Text block
=====
It’s hard to imagine more diverse exhibitions in one museum than the three now on display at the University of Maine Museum of Art in downtown Bangor.
All three of the artists are women who happen to have ties to Maine. But the way in which they depict the world around them couldn’t be more different.
One binding element, however, may be a sense of the drama present in each collection on display, whether it’s Katherine Bradford’s oils of maritime scenes, Nicole Duennebier’s still-life acrylics or Stella Johnson’s photographs from her book “Al Sol.”
The three shows will be on display until Oct. 1.
George Kinghorn, the new UMMA director, didn’t curate the show himself – that job was done by former director Wally Mason, who left the museum last fall – but he sees something for all visitors in the different styles.
=====
Data block
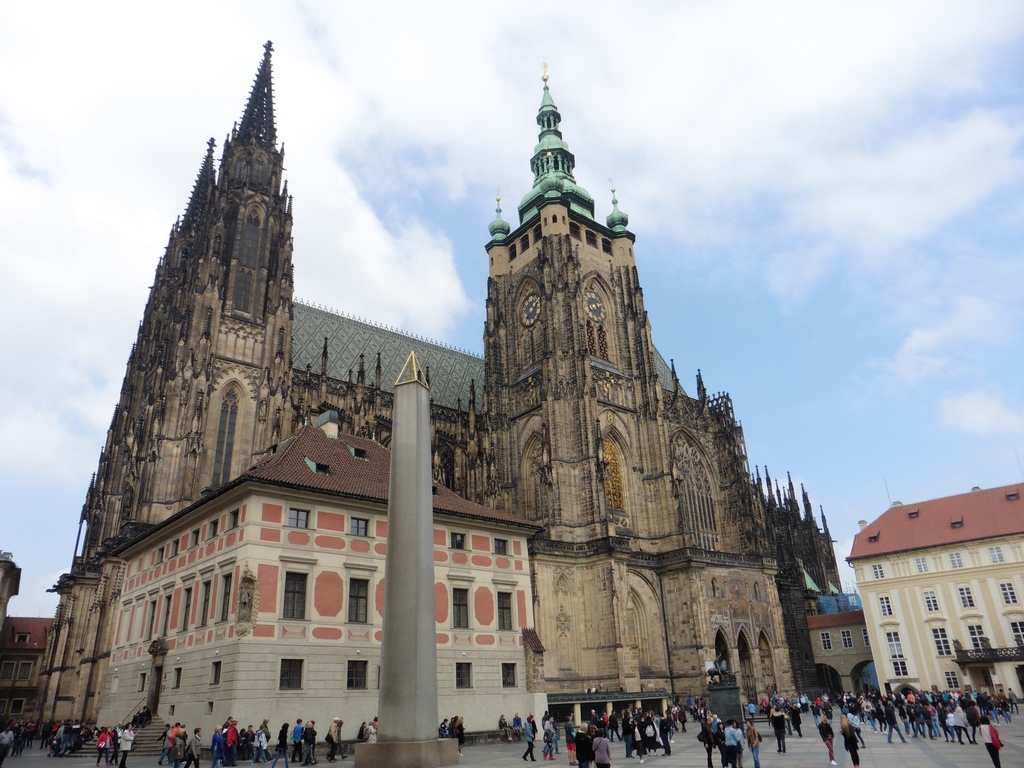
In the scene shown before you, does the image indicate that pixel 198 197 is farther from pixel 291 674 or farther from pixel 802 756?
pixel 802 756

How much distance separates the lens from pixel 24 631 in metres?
=====
Prompt A
According to the museum article, until what date will the three shows be on display?
Prompt B
Who are all the people named in the museum article?
Prompt C
Transcribe the museum article starting with "It’s hard to" and going on through "be more different.".
The material has no connection to the museum article.

Final answer A
Until Oct. 1.

Final answer B
Katherine Bradford, Nicole Duennebier, Stella Johnson, George Kinghorn, Wally Mason

Final answer C
It’s hard to imagine more diverse exhibitions in one museum than the three now on display at the University of Maine Museum of Art in downtown Bangor.
All three of the artists are women who happen to have ties to Maine. But the way in which they depict the world around them couldn’t be more different.